* begin *
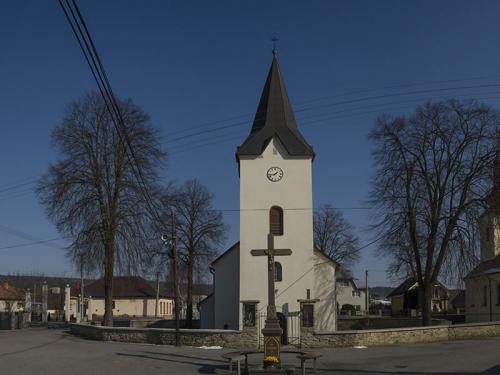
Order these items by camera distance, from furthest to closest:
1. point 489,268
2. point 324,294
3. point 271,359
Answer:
* end *
* begin *
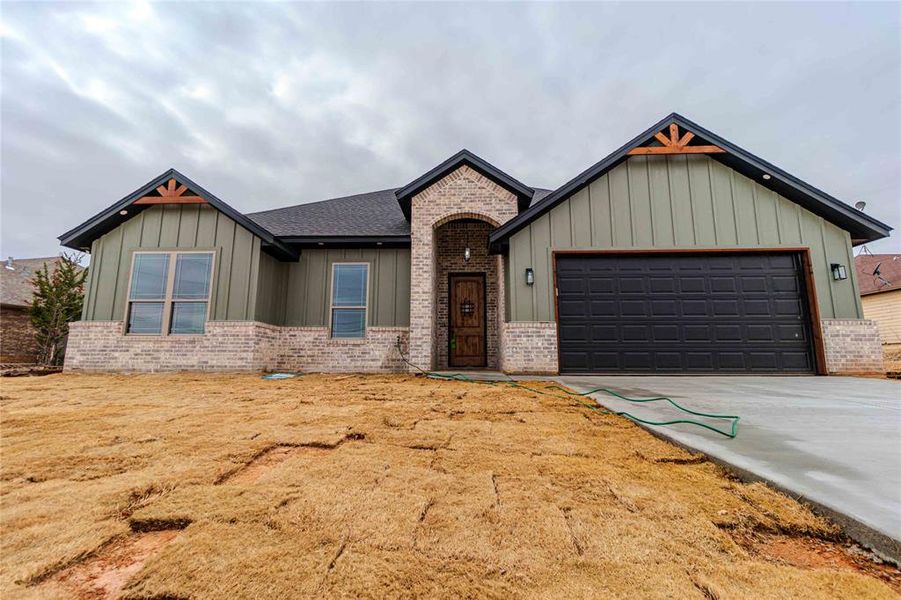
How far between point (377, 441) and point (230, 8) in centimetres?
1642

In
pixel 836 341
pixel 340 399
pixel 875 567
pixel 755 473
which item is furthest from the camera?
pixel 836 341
* end *
Your instructions:
Pull out every line of the items above that contains the string "point".

Response to the task:
1. point 489,268
2. point 324,294
3. point 271,359
How far between point (377, 441) and point (230, 8) in centimetres?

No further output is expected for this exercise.